Ensuite, "il le bénit" devient "il dit la bénédiction". Cela laisse à penser que la bénédiction vient d'ailleurs que du Christ.

"nous soyons comblés de ta grâce et de ta bénédiction" devient "comblés de la grâce et de toute bénédiction du ciel". Etrange... C'est le ciel qui bénit ? Je croyais que c'était Dieu...

Après le Pater, "libère-nous du péché" devient "soutenus par ta miséricorde, nous serons libérés de tout péché, à l'abri de toute épreuve". Je n'aime pas cette ,nouvelle version qui laisse à penser que ce sont les efforts des hommes et non la grâce de Dieu qui nous libèrent.

Bref, tous ces éléments semblent minimiser le rôle de Dieu dans la bénédiction et la sanctification des hommes.

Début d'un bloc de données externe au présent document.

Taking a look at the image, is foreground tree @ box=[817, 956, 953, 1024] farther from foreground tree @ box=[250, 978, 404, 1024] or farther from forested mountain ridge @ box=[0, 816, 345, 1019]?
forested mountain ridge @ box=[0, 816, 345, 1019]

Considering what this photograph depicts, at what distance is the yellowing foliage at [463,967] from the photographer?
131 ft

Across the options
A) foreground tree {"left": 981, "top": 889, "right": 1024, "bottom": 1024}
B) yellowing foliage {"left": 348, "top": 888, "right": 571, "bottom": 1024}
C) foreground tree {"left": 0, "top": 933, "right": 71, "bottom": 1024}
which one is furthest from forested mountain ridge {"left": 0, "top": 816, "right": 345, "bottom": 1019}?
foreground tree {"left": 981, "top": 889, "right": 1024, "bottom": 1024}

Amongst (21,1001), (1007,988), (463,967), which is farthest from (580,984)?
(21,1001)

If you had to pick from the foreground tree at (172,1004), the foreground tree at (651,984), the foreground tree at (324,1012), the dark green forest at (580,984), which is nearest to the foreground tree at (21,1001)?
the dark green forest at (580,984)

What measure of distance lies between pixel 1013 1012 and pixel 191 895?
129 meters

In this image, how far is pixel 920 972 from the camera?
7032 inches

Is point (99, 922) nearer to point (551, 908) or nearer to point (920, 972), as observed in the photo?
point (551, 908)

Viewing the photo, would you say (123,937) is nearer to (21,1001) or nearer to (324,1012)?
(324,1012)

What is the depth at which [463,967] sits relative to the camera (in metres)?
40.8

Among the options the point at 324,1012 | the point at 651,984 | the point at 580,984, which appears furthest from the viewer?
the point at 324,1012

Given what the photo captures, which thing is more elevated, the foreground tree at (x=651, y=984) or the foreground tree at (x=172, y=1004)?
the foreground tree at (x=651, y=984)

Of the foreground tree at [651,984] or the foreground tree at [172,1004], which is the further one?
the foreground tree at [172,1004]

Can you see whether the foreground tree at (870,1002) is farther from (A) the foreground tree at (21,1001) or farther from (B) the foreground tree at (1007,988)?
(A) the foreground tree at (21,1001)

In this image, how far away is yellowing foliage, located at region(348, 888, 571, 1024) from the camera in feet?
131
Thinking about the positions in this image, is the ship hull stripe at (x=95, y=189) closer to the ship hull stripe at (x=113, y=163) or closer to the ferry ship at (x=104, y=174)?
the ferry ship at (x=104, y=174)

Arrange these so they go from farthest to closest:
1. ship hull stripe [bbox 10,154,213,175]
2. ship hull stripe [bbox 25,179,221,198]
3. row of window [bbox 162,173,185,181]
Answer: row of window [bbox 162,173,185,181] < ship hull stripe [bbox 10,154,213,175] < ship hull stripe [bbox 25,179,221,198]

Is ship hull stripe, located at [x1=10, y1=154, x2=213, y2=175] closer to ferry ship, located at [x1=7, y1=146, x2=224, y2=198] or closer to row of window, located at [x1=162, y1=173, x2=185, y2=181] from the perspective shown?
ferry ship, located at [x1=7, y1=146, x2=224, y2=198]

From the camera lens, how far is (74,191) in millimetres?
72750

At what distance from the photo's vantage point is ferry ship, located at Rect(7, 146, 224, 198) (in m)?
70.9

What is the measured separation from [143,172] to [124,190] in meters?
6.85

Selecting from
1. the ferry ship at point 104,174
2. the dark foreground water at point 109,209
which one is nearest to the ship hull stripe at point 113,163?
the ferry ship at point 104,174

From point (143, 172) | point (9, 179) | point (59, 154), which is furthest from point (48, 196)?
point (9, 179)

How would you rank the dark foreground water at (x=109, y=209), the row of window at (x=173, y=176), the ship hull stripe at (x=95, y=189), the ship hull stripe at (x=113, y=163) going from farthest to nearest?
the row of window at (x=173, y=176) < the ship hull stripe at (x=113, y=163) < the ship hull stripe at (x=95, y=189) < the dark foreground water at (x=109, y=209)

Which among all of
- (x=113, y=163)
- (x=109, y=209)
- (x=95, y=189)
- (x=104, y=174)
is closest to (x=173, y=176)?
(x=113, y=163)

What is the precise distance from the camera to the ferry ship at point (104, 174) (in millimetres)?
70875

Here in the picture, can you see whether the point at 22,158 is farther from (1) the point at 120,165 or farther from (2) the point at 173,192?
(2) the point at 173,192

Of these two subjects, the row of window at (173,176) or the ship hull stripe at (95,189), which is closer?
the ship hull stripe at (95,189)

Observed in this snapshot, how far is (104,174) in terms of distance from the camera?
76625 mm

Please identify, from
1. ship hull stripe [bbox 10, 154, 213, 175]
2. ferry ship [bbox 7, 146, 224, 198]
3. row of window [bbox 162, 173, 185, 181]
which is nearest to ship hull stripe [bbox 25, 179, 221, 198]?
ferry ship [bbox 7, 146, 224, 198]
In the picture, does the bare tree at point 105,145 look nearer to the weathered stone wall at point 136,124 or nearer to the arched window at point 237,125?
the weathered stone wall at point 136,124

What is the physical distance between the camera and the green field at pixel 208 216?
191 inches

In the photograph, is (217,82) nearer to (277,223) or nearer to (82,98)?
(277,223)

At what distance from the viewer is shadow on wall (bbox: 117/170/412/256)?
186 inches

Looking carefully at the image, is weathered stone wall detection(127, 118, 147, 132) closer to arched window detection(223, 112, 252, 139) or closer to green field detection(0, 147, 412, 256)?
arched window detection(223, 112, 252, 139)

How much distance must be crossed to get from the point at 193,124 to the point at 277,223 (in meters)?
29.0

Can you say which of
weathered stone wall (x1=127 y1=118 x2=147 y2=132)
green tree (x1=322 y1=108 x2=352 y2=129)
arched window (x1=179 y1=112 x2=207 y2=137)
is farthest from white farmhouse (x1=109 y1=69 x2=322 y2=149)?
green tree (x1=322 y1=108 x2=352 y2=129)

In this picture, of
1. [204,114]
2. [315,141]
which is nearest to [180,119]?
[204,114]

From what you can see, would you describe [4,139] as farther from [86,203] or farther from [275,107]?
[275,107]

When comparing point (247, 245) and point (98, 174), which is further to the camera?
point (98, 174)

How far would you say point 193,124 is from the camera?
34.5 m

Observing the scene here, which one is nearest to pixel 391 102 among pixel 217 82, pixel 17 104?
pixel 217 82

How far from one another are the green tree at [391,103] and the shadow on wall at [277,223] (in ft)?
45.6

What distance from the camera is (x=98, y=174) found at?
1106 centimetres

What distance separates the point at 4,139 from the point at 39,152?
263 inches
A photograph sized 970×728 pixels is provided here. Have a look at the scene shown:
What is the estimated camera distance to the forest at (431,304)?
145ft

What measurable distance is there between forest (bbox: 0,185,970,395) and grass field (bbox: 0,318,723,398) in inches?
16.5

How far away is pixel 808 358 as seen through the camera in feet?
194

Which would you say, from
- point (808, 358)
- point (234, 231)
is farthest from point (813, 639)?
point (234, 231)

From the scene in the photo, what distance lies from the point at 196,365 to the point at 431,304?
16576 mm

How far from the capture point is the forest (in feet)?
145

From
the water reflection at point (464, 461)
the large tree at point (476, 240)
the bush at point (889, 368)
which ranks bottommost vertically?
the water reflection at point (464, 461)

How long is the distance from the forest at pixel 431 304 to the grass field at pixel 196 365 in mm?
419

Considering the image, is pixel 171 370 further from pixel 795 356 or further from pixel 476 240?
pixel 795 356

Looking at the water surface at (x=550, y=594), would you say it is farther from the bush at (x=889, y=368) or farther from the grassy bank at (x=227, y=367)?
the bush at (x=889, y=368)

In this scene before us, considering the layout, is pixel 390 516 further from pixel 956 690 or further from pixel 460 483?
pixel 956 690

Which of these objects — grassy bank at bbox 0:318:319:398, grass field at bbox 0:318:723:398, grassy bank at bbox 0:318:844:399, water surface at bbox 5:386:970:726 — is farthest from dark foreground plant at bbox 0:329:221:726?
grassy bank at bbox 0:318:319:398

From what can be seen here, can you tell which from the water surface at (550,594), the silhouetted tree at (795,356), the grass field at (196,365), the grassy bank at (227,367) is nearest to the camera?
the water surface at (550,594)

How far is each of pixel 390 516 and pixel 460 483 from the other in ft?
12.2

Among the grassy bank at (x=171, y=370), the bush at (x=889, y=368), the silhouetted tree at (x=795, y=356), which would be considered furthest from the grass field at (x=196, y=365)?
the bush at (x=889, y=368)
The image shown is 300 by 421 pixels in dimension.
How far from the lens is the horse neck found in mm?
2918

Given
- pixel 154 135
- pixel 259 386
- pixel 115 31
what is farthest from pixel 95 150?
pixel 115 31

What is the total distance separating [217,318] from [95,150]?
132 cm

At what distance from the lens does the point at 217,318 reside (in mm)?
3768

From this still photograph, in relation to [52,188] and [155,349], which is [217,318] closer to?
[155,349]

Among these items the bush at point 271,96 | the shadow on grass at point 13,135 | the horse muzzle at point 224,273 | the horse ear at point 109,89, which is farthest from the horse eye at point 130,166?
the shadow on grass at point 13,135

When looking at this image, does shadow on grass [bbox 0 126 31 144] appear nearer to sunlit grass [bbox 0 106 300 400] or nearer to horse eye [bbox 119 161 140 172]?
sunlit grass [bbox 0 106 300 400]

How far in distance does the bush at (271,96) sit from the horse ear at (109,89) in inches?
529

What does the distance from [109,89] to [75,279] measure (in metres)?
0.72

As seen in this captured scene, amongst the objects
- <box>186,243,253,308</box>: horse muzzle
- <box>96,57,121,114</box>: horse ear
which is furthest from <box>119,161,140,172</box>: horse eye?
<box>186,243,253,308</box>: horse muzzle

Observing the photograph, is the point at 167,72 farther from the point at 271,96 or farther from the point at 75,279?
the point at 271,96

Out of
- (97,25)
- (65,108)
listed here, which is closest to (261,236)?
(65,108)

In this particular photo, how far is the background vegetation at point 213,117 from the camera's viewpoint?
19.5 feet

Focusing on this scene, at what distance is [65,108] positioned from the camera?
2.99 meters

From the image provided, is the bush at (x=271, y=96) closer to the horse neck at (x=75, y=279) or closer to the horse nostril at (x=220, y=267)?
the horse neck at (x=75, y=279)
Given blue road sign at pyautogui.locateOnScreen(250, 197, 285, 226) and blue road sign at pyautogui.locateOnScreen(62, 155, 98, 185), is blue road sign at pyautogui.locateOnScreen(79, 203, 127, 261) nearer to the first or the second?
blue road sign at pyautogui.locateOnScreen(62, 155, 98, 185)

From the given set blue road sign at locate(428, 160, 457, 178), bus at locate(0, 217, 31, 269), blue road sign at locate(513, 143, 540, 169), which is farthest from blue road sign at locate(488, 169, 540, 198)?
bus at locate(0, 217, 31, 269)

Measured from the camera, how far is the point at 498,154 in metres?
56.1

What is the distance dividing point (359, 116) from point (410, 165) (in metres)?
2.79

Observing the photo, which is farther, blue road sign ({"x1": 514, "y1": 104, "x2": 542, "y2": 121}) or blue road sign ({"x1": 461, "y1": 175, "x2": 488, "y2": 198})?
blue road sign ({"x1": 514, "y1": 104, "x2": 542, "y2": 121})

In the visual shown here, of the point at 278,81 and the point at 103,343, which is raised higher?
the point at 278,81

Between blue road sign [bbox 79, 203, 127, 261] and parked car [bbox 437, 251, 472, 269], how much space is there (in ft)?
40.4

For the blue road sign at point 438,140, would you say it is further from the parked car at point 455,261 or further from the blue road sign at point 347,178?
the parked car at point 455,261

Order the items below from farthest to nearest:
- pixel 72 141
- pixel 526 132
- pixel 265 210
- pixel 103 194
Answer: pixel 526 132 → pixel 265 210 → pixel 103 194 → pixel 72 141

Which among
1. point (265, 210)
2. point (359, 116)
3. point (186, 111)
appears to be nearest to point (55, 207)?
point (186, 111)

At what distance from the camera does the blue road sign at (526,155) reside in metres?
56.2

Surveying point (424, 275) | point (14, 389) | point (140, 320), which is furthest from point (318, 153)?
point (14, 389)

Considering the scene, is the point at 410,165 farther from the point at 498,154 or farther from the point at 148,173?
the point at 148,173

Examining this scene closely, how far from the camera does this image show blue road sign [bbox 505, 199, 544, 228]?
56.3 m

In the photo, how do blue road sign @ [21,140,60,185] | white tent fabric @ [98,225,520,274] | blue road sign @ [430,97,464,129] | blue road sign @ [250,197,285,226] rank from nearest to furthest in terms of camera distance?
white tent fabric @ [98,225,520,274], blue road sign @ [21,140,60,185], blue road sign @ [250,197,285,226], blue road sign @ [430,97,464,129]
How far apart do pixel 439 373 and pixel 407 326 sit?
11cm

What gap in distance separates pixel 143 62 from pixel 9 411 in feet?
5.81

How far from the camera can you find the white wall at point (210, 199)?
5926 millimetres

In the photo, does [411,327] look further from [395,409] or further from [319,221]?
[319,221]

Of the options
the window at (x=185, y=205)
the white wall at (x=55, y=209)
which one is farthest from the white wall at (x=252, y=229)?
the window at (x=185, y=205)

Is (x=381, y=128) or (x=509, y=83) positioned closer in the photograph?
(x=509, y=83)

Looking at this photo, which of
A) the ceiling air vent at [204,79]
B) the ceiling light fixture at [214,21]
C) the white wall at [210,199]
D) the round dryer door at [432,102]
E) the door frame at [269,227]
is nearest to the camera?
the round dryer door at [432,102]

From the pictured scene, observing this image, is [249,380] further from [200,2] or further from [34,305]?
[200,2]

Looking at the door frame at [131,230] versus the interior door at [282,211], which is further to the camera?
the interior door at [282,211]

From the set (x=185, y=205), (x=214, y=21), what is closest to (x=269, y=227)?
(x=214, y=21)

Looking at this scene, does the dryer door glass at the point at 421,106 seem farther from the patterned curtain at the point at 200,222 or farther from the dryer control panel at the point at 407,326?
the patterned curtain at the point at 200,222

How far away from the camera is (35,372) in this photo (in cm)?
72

Plus à la marge, le "Deus Sabaoth" reste "Dieu de l'univers" et non pas "Dieu des armées".
images/icones/neutre.gif  ( 878680 )Clementissime était même traduit par "Père infiniment bon" par Regnum Galliae (2019-11-06 10:27:57) 
[en réponse à 878679]

est dans le titre
images/icones/1a.gif  ( 878695 )Mais au début la Prex III par Turlure (2019-11-06 11:26:58) 
[en réponse à 878680]

"A solis ortu usque ad occasum" (Ps.112), qui était pauvrement traduit par "Partout dans le monde", devient plus littéralement "Du lever au couchant du soleil".
images/icones/neutre.gif  ( 878687 )Je n'aurai pas besoin... par Jean-François M (2019-11-06 10:51:33) 
[en réponse à 878559]

...de me racheter un nouveau missel Jounel. L'ancien suffira amplement. Juste quelques retouches à ajouter.